Required work —
1 - Answer these questions using the article on the Artists Village:
(a) What does the Artists Village consist of?
(b) Who is the librarian for the Chautauqua Symphony Orchestra?
(c) How many titles does the choir have, and how are they stored?
2 - Please extend the article on the Artists Village by continuing it from its final sentence.

Source extract —

Most of the old facility is gone. In its place is a meticulously planned Artists Village, a collection of five trailers and a large metal storage container. Those temporary structures are laid out on ground covered with asphalt and wood plank walkways, wood chips and gravel. A fence surrounds the site.

The largest of the trailers is a “triple wide,” consisting of three single units joined to form a large interior space that houses the Chautauqua Choir’s extensive sacred choral anthems sheet music collection, the Chautauqua Symphony Orchestra’s own substantial sheet music trove, a small office for CSO librarian Lara Sipols, space for choir co-librarians Jean Boell and Nancy Nelson, a small catering area to accommodate entertainers as needed, and a larger rehearsal space than was previously available in the old buliding.

“We will use this temporary space in the same way we have always used the old back-of-house,” said Deborah Sunya Moore, vice president and director of programming. “The piano is here. The catering area is here. There is rehearsal space. There is a drop area for some instruments, as before.”

Moore said she and her artistic team were consulted along the way as plans for the Artist Village developed. In particular, she cited Director of Operations John Shedd and his team.

“We were fully involved and are satisfied with this year’s temporary arrangements,” Moore said.

Until recently there was no climate-controlled storage for the choir’s and orchestra’s voluminous sheet music collection valued at more than $500,000. The choir alone has 1,432 titles of up to a dozen pages each, stored in 13 six-foot high lockers. This off-season, Moore said, “we moved the collections to music studios for winter temperature control. The trailers are climate-controlled. Now and in the future, we can take much better care of this invaluable asset.”

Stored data

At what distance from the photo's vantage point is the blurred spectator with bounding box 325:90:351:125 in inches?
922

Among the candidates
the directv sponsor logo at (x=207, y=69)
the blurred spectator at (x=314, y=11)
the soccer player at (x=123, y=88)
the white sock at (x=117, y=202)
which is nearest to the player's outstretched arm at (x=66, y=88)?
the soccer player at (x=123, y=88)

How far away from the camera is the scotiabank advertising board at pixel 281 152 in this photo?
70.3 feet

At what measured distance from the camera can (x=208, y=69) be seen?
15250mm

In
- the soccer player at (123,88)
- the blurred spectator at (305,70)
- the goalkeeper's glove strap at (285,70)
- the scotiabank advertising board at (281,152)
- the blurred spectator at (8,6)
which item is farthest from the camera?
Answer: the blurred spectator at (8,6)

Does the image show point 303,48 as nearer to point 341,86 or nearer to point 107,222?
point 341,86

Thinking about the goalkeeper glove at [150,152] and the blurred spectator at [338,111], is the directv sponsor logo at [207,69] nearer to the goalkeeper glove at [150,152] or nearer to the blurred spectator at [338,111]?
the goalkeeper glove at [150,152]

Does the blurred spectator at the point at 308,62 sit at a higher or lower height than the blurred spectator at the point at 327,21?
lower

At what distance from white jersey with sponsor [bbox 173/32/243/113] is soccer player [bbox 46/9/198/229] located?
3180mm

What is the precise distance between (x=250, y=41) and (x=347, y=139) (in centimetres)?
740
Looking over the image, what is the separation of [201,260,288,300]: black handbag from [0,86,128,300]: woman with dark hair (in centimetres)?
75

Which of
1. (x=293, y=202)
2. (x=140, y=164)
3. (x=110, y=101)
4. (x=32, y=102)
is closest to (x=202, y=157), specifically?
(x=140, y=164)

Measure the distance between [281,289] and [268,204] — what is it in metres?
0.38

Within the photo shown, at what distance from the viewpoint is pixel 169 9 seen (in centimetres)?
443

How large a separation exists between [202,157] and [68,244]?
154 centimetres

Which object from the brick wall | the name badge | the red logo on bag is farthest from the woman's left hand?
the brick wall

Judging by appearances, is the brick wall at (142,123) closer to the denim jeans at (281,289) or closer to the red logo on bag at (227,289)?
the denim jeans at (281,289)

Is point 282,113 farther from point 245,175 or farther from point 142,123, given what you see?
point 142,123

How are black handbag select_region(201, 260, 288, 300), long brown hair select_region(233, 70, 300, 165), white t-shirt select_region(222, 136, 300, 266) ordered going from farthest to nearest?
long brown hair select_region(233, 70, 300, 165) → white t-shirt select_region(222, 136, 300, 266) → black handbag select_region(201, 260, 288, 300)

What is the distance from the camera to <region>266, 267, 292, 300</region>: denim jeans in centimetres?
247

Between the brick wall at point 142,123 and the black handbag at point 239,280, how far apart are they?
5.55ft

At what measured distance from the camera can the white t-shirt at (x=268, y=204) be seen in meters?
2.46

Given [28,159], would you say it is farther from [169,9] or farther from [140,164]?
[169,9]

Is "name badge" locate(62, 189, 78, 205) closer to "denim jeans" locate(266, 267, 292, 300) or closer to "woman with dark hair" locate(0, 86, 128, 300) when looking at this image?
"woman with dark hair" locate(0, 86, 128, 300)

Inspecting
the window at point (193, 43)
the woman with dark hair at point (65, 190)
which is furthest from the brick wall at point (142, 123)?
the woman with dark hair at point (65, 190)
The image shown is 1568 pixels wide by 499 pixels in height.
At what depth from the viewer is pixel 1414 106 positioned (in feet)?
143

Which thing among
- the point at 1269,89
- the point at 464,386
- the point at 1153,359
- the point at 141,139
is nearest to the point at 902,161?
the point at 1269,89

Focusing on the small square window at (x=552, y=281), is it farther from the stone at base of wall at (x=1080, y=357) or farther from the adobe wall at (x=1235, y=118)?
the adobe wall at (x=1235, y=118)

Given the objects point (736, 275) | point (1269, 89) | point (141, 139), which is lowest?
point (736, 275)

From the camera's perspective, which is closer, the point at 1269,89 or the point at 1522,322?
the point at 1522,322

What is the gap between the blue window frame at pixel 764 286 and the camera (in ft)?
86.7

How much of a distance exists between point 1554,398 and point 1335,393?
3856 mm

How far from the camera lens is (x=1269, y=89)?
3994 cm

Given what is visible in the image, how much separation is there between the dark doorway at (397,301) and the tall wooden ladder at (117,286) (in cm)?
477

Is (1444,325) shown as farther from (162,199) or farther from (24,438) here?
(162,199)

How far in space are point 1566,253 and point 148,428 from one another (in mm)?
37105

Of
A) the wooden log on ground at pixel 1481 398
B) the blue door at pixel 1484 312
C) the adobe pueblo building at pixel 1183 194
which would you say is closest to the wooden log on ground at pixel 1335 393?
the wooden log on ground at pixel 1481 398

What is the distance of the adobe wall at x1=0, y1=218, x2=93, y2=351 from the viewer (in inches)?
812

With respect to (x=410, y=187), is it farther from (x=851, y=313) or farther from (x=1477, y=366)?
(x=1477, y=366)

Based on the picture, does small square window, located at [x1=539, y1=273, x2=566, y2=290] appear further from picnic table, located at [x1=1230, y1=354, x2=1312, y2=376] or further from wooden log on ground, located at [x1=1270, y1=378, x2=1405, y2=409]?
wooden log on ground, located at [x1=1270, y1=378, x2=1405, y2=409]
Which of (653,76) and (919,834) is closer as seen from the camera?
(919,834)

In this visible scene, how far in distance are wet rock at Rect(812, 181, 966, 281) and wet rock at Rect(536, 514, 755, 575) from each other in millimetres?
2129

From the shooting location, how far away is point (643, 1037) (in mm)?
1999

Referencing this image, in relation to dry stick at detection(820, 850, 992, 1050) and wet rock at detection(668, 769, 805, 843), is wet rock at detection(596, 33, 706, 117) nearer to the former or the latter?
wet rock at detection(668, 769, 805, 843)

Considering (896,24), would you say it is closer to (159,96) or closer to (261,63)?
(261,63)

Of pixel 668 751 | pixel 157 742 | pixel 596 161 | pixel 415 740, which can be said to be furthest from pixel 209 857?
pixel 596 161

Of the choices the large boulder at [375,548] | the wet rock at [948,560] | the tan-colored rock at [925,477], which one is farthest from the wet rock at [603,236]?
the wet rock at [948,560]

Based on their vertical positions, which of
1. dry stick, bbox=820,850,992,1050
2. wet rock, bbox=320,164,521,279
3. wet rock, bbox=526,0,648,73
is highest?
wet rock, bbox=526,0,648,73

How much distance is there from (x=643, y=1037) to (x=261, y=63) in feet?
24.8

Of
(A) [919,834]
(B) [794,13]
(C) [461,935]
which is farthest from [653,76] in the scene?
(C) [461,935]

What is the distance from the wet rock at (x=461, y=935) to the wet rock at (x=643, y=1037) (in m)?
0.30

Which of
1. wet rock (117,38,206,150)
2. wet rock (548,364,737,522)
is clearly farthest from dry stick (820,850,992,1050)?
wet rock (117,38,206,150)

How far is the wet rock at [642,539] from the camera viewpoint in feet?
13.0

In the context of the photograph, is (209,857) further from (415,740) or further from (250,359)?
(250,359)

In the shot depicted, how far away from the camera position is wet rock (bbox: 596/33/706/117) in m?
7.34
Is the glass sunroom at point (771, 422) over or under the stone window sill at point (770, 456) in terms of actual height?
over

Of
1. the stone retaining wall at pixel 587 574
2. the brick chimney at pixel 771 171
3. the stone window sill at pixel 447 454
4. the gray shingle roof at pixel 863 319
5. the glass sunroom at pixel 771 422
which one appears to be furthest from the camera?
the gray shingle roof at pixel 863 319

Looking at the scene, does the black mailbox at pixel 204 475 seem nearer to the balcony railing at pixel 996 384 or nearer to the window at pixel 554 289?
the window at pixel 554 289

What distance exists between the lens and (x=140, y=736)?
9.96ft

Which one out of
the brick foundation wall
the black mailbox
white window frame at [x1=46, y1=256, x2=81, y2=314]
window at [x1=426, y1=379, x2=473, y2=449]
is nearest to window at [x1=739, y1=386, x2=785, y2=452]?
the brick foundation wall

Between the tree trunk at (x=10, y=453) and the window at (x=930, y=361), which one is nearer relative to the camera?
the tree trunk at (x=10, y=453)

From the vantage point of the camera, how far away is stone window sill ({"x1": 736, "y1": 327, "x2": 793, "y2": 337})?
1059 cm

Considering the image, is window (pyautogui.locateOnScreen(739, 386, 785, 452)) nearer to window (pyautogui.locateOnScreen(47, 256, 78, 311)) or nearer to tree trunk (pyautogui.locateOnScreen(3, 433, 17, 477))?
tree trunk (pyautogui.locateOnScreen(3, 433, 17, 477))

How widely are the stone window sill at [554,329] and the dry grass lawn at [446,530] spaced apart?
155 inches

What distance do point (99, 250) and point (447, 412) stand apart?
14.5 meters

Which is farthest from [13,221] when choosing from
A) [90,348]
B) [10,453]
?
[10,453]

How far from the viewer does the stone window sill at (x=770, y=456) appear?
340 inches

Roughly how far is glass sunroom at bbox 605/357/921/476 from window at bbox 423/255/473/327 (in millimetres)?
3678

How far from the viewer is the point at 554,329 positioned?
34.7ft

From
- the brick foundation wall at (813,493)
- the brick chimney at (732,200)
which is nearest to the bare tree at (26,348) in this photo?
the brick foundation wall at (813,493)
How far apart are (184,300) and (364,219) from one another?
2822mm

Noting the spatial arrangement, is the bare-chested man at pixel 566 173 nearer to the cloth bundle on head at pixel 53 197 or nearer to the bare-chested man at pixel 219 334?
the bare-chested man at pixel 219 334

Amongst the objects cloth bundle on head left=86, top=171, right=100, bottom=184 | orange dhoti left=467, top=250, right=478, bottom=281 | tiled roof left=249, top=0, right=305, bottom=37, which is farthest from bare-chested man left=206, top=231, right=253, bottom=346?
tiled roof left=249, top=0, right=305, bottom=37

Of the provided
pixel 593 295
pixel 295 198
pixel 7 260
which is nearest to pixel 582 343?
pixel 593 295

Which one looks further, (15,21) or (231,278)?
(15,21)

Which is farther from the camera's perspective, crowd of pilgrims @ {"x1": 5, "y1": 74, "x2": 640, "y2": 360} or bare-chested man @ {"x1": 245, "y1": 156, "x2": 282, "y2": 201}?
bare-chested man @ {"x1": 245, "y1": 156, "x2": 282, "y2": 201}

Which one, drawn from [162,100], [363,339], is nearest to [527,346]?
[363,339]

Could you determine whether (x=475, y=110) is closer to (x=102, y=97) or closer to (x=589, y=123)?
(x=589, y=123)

Final results —
1 -
(a) Five trailers and a large metal storage container.
(b) Lara Sipols.
(c) 1,432 titles, stored in 13 six-foot high lockers.

2 -
There are four other single trailers on the site. The smallest is the production office, which will serve as command center for Amp manager Keith Schmitt and his assistant, Art Breitenbach. The other three trailers are dressing rooms. Closest to the Amp is the star dressing room and there are two others nearby, which are more spacious than the rooms they temporarily replace.

Not all of the facilities from the old back of the house are gone, however.

“The dressing rooms for the concertmaster and soloist are still available where they were,” Moore said. “[And] there is still the one dressing room upstairs for anyone who wants to be directly backstage.”

Escorting visitors around the Artist Village recently as crews wrangled scaffolding and erected canvas covers to shelter the area from the elements, Schmitt acknowledged the difficulties of transitions he and his crew will face this season.

“There are obviously many differences from last summer, from a physical standpoint,” he said. “But we have things we can work with.”

Schmitt was on the grounds when the trailers were installed.

“As with any change, there are moments,” he said. “Once, I was walking along above the choir loft heading toward the door leading to what used to be my office. I went to open the door and go down the corridor to my office and just stopped short. There was no more office there. For just a moment, it felt like how an amputation must feel. Then the moment passed. But we all know progress means change, and the Amp crew is a big part of that this summer.”

Transitioning from the back-of-house to the new Artist Village took six months. After the Chautauqua Institution Board of Trustees approved the public works project in December and awarded a construction contract to complete work before the 2017 season, Institution staff and contractors moved to complete necessary preparatory work before the beginning of the 2016 season.

The most visible component of that work was the dismantling and removal of most of the 35-year-old back-of-house structure abutting the Amp bowl and organ chamber on the downhill side of the site toward Chautauqua Lake. Over a two-week stretch during the last half of February and into the first days of March, crews removed most of the offices, dressing rooms and storage space.

Also missing from the old back of the house is the long covered porch spanning the width of the Amp. That back porch served as loading dock, reception area for lecturers and performers after Amp appearances, storage space and informal gathering spot for miscellaneous groups including the Amp crew.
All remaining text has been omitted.